Clean out the box and restock
I always find swivels, hooks and lead weights in my tackle boxes where they don’t belong. In the heat of the bite when changing lures or tying on a new leader or changing the set-up completely, I’ve been prone to just quickly setting things in a spot where it won’t fall or roll around. So, things end up where they shouldn’t be. By taking the time to empty out my various organizer boxes, I can clean them and sort individual items into their rightful place and re-stock those items that I burned through during the previous season. It’s amazing how quickly hooks and swivels can be depleted when the bite is on. By utilizing the compartmentalized storage boxes such as those made by Plano or Bass Pro Shops, I can keep everything neat and ready. By having several soft sided bags that carry the organizer boxes, I can quickly replace boxes and shift tackle for different types of fishing or trips to other locations than my home fishing area.
Go over the boat
Be sure to check your boat as well. It’s important to be sure that all your safety gear is current, including flares, sound device, PFD’s and other required gear. Go through the boat and make certain that Navigation, anchor , courtesy and even your spreader lights are working properly. It’s very frustrating and dangerous to be caught fighting fish late in the day and then have to run home with only one Nav light or not have the ability to seeyour knots your trying to tie because your overhead spreader or work lights are not working. Lack of use for just several weeks can bind a livewell pump or bilge pump. Remember, these pieces of equipment are asked to run continuously in harsh saltwater conditions. Laying up the boat with salt water in the pumps will increase your chances of a locked up pump. Be sure they are working properly, and that all hose clamps are tight and hoses have no holes or potential weaknesses for a break.

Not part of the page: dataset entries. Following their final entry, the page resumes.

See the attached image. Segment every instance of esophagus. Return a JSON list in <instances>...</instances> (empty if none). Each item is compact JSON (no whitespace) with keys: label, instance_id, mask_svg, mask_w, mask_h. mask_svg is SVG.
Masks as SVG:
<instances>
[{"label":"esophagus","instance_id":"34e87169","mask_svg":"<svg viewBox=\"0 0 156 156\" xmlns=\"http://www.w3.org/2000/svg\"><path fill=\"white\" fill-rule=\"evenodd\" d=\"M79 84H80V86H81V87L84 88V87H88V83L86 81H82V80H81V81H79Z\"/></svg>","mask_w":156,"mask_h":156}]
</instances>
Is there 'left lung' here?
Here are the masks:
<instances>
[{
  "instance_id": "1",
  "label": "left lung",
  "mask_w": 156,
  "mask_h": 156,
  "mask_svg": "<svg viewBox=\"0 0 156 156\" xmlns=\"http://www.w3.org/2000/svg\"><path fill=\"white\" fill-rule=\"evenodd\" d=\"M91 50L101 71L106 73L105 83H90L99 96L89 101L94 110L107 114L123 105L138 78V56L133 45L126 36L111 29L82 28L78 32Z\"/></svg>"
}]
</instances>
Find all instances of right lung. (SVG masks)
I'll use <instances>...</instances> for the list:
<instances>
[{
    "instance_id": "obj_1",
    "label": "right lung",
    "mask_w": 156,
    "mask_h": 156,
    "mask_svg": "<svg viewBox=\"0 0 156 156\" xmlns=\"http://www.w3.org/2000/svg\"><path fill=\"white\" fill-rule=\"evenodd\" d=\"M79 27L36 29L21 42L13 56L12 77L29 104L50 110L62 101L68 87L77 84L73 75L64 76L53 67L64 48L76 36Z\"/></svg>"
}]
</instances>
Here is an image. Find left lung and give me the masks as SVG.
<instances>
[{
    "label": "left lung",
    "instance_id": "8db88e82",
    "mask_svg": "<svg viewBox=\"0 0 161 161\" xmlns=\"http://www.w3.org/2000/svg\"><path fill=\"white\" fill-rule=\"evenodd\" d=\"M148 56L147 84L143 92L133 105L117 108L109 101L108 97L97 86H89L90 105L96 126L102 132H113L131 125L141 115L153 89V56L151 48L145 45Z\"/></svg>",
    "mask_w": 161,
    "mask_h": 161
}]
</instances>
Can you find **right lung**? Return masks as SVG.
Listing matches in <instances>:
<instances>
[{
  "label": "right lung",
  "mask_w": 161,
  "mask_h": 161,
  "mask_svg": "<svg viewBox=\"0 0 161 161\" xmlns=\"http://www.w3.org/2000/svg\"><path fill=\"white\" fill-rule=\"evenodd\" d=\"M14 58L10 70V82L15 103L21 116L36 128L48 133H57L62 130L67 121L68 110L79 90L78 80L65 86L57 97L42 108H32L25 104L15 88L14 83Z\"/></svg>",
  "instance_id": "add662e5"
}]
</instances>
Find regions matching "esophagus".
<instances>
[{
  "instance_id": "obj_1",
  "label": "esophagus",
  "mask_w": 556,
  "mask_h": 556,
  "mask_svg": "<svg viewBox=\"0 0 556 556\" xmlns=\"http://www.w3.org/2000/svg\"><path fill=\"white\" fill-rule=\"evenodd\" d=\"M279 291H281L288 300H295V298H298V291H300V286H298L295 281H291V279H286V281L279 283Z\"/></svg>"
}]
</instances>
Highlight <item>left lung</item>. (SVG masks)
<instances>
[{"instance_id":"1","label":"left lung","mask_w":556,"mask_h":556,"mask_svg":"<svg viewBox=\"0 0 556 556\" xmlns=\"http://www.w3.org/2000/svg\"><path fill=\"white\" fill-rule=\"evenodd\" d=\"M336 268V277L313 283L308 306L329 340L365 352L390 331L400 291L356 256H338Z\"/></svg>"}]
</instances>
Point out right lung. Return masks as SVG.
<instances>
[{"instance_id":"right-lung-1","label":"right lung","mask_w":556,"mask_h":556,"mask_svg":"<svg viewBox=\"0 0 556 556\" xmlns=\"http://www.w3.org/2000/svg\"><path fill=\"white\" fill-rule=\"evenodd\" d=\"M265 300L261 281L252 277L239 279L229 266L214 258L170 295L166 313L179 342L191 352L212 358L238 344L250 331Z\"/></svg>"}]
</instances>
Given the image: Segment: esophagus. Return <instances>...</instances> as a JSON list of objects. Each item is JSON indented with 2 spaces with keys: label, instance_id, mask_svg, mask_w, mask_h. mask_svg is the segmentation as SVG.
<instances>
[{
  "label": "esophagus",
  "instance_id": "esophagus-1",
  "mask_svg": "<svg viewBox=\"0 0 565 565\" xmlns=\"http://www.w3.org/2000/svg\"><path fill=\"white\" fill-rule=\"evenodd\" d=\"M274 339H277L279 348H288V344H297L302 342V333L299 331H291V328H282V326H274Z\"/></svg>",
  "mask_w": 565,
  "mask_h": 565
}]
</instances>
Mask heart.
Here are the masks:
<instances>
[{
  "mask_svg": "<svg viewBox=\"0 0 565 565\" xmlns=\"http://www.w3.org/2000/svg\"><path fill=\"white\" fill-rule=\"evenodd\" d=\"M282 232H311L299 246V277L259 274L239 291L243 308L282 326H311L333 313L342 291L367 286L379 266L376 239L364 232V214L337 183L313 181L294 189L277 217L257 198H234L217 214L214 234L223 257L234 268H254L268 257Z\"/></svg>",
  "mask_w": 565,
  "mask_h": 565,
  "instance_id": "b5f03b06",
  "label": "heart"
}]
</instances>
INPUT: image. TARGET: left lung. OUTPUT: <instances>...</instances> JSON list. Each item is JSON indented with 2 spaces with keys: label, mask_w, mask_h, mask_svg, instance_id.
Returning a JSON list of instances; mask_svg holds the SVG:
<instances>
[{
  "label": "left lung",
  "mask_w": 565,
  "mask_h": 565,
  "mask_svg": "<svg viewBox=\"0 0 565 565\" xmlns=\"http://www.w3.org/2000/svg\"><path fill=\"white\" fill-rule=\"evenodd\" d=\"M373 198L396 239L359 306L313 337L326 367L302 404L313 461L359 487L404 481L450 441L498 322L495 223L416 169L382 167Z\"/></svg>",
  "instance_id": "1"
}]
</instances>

Have your local dealer load check your batteries and be sure they are capable of taking a charge and maintaining enough cranking amps to start your engine. Especially after using your electronics and live wells for a day. If you have an onboard charger, be sure it is putting out the correct amperage to charge your batteries. Taking the time to check out your tackle and your ride is a great insurance policy towards your success. Knowing where your equipment and your tackle is and how its been maintained is one less thing to think about when the bite is on.